UCLA students are no stranger to this reality. In 2016, Jawbone reported UCLA students are getting an average of 6.84 hours of sleep per night – or more simply put, not enough.
Third-year psychology and cognitive science student, Pranav Meda, can attest to these challenges, admitting his sleep schedule is inconsistent and he is often tired.
Similarly, Dana Wilks, a third-year economics student, said although she strives for a healthy amount of sleep, she knows many people don’t.
Of course, heavy course loads and busy schedules are common to a majority of students, and despite attempting to strike a balance between various responsibilities, sleep may often not be a priority. But when did sleep become an afterthought?
In an attempt to better understand this trend, Abigail Williams from the HuffPost has traveled across U.S. colleges, UCLA included, discussing college sleep culture with students. In Yale Daily News, Williams said the mantra “I’ll sleep when I’m dead” was a common justification for poor sleeping habits, in addition to a general acceptance of sleep deprivation as essential to the college experience.
However, what was particularly revealing from Williams’ visits was the cultural association between college life and lack of sleep: Students are staying up late even without academic or extracurricular stress.
Roni Touboul, a third-year biology student, described a similar association, explaining she tends to feel guilty when her roommates are doing work and she is getting ready for bed. In return, she will sometimes stay up later than needed.

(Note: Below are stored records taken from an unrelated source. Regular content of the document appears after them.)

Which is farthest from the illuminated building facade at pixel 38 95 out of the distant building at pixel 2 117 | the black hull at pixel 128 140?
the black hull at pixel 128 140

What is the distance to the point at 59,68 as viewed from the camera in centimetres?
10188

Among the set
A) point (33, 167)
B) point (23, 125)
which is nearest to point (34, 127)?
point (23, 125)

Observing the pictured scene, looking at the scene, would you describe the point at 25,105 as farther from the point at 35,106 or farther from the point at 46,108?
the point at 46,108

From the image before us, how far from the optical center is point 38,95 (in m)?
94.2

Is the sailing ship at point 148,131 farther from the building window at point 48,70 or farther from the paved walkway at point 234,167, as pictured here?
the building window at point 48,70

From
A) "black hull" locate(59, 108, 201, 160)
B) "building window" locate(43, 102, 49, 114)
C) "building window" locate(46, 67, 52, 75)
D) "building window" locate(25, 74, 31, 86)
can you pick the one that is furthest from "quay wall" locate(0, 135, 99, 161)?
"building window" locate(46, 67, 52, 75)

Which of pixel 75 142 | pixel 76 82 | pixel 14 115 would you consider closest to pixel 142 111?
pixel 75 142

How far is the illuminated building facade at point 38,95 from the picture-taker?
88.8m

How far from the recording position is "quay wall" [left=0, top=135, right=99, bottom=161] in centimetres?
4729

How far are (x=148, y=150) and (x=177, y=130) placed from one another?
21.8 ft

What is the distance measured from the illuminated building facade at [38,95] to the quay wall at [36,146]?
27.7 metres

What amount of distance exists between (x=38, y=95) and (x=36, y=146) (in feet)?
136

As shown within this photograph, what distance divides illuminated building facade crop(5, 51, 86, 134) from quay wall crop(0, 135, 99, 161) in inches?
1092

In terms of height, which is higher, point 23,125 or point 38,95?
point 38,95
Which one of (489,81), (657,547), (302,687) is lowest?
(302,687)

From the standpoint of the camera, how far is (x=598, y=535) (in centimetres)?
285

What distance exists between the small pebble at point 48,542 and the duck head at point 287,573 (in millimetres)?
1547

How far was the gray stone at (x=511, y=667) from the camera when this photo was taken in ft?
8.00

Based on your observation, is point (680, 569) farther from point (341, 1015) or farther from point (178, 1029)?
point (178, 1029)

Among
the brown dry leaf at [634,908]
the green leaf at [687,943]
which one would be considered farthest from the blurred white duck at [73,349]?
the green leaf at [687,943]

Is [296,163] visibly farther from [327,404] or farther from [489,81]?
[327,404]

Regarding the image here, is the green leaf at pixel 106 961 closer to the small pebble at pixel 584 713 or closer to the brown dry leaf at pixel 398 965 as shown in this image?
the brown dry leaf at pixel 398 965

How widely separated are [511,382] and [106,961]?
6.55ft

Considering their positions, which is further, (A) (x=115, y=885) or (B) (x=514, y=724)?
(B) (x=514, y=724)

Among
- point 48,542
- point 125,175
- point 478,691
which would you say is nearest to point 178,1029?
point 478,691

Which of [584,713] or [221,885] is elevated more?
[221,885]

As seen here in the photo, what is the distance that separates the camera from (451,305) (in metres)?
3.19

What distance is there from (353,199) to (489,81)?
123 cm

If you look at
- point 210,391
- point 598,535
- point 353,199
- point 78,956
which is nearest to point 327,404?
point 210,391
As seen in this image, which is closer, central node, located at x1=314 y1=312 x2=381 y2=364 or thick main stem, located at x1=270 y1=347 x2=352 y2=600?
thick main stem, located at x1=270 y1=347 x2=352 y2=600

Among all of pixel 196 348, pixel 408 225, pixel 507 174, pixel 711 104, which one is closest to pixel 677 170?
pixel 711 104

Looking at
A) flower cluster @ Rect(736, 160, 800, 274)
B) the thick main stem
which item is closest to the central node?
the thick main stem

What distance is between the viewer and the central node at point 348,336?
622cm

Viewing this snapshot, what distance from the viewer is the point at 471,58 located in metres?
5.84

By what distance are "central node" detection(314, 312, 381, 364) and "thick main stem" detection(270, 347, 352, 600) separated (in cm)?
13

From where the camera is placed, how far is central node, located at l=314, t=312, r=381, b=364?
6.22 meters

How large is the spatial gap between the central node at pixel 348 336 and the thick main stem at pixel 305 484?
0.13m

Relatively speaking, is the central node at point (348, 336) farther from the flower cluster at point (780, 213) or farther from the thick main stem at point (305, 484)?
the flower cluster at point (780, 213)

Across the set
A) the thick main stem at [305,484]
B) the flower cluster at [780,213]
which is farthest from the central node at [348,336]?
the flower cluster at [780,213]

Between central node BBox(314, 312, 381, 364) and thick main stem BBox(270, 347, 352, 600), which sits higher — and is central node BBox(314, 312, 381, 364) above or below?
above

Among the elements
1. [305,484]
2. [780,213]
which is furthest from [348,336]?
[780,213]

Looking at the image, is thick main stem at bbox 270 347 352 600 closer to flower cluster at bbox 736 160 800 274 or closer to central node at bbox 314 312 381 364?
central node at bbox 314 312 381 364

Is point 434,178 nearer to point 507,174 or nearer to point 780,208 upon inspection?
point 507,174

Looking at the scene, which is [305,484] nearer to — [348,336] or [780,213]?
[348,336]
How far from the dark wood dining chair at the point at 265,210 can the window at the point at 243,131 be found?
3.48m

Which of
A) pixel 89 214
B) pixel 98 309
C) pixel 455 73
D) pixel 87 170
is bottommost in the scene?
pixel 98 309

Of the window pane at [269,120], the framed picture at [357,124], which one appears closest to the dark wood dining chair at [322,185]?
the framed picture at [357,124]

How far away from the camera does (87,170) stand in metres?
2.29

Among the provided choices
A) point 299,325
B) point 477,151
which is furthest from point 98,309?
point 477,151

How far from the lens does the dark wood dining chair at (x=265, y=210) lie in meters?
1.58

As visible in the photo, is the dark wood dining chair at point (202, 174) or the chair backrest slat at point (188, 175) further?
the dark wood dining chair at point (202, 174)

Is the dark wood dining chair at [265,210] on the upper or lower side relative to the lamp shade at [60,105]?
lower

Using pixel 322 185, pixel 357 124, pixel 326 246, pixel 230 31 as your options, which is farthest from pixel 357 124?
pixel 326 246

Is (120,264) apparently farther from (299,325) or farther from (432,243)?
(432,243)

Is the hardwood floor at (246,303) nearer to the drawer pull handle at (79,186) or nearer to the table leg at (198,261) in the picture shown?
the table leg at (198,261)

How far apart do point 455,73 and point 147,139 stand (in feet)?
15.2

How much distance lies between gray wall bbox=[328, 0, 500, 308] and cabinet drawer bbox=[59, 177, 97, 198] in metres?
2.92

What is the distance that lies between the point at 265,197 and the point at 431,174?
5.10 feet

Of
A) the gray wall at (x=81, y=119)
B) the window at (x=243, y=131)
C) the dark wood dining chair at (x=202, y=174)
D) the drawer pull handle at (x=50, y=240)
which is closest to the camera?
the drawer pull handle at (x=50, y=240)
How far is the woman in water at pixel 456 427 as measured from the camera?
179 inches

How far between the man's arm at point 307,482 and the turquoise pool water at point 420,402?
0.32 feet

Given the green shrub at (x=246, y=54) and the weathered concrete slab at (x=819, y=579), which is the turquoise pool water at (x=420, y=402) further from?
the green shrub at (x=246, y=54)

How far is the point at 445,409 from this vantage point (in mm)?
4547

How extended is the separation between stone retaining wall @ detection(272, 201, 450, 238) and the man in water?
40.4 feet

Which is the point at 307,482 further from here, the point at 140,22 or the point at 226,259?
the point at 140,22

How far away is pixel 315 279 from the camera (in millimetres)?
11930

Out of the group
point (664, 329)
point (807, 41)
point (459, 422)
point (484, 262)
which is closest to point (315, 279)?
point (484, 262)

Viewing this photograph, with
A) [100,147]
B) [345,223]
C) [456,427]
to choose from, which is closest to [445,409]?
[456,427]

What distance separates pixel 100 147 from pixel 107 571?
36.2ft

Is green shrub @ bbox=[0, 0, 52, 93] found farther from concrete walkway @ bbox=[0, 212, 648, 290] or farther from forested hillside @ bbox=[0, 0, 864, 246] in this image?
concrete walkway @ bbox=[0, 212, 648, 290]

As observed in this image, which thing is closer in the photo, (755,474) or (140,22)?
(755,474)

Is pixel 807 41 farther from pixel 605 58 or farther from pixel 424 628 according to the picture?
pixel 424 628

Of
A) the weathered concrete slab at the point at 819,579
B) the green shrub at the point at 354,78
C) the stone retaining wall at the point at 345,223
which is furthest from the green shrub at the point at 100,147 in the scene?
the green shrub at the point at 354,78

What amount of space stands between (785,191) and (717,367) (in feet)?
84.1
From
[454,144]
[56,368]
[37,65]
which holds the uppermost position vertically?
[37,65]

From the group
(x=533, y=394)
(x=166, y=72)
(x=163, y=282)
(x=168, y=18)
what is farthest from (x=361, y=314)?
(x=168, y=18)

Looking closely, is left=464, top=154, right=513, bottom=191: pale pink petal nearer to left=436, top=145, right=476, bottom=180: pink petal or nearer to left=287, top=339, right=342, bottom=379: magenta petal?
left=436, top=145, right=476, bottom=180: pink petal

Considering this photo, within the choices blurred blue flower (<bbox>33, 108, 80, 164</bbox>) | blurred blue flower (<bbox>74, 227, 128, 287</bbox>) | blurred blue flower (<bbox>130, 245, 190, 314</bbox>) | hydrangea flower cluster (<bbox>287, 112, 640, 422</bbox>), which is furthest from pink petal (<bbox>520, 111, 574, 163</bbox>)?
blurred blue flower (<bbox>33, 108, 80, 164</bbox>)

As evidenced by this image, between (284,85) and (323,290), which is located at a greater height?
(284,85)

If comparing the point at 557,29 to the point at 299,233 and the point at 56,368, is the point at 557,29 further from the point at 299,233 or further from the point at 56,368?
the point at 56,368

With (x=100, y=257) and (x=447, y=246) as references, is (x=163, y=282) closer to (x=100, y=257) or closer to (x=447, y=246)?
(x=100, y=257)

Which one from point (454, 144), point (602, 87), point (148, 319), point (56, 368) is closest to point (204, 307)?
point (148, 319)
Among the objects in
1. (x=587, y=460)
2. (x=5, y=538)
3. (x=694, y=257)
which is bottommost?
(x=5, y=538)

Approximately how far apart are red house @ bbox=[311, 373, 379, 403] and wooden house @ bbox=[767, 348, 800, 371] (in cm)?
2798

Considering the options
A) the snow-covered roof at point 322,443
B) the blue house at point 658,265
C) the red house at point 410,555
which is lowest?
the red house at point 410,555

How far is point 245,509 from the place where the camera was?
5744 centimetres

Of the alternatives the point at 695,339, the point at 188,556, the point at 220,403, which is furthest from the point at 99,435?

Meda also said he feels weird going to sleep if his roommates are still up. He surpasses his tiredness and stays up late because he feels pressure to.
The root of this issue, according to UC Berkeley professor Matthew Walker, may partly be attributed to the stigmatization of sleep.
In an interview with The Guardian, Walker said we advertise our minimal hours of sleep because we want to appear busy. It’s a badge of honor, he explains.
According to Walker, people may be scolded and ridiculed for meeting the most basic shut-eye recommendations. Consequently, those who need eight or nine hours of sleep are embarrassed to publically admit it – they think they’re abnormal.
The stigmatization Walker describes surrounds us. So much so that it has even been translated to the common “college language” of memes. Photos with labels like “haha i only got 4 hours of sleep last night,” followed by “i only got 1,” as well as other jokes poking at sleep, regularly circulate college meme pages.
Although masked by satirical humor, conversations with a similar sentiment can be overheard in UCLA lecture halls, Powell Library bathroom stalls and even apartment parties.
Luckily, this issue has not gone completely unnoticed on campus. In 2013, UCLA’s Healthy Campus Initiative, or HCI, was launched – aimed to inspire a culture of health and wellness. Its efforts comprise a variety of resources, including campus napping locations, educational events and sleep optimization advice.
Interns at the Undergraduate Students Association Council’s office have also recognized the importance of mental rest, organizing a Sleep Week in 2015. One of their major initiatives during the week was a nap room in Powell Library, which could be a promising resource to reintroduce.
With finals looming around the corner, a need for a cultural shift in mindset is a particularly pressing matter. Our biggest accomplishment shouldn’t be watching the sunrise in Powell Library. Perhaps it should be a lot more simple: getting enough sleep.